Tea Party activists railed against big government Thursday at the state Capitol to mark the deadline for Americans to file their taxes. Those in attendance waved the American flag alongside the Gadsden flag, which they were told earlier in the month they could not fly over the capitol officially

Many said their problem with paying taxes is that others aren’t paying. Pat Wright of Willington said that almost half of working Americans pay no taxes. “When you force people to pay for the 50 percent who don’t pay, aren’t you creating slaves?”

“I have no problem paying my fair share,” Wright said. “I’m here just to let government people know we’ve already been taxed to death too much.” She said that government spending has become unsustainable. “We need to be heard. We’re here to say, ‘Listen, stop bloated government.’”

One speaker echoing Wright’s concerns was former WTIC-AM 1080 talk show host Jim Vicevich. Some people walking through the crowd delivered the news that the conservative talk-show host would be speaking. When he stepped up to the podium, many in attendance screamed “welcome back.” As Vicevich prepared to speak, a woman yelled, “We love you, Jim.”

“We face a tipping point in this country,” said the conservative talk-show host. “At some point we will have more Americans receiving money from this government than contributing to it.”

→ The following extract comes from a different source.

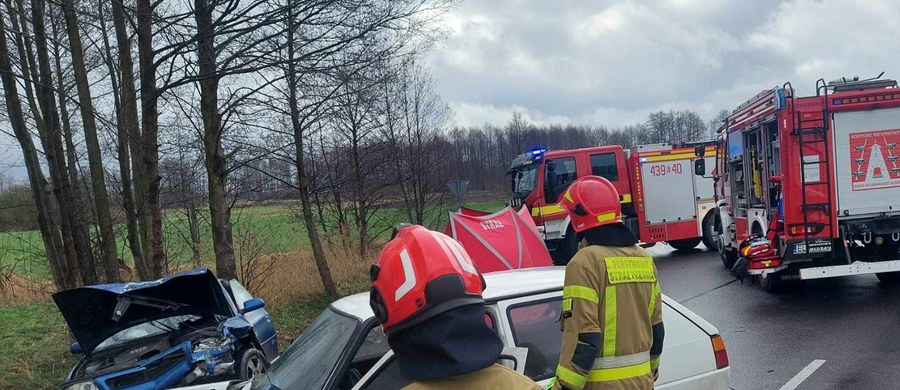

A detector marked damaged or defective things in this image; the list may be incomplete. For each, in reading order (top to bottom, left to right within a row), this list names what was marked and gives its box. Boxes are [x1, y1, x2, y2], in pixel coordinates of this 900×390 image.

car windshield shattered [95, 316, 200, 352]
damaged car front end [55, 268, 276, 390]
car windshield shattered [251, 308, 360, 390]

Referring to being let go from WTIC-AM at the end of March, Vicevich said, “Lord knows, I know what it’s like to be unemployed.” But he said that for those Americans who receive a check from the government, April 15 “is not tax day. It’s pay day.”

Vicevich finished his remarks by asking: “Can we return to the founding principles?” The crowd recognized the cue and responded in kind, chanting “Yes we can.”

Some tea party activists said they were concerned that “provocateurs” would try to direct their energy to incite violence.

But Joe Markley, of Southington, who will be running this fall for the state Senate seat he held previously, reminded protesters and spectators at the outset “We do not hate and we will not be provoked.”

“We’re here in a spirit of love, love for this country,” he said. “We’re not going to let our good spirit be upset.”

Capitol Police estimated that 1,200 people attended for Thursday’s rally.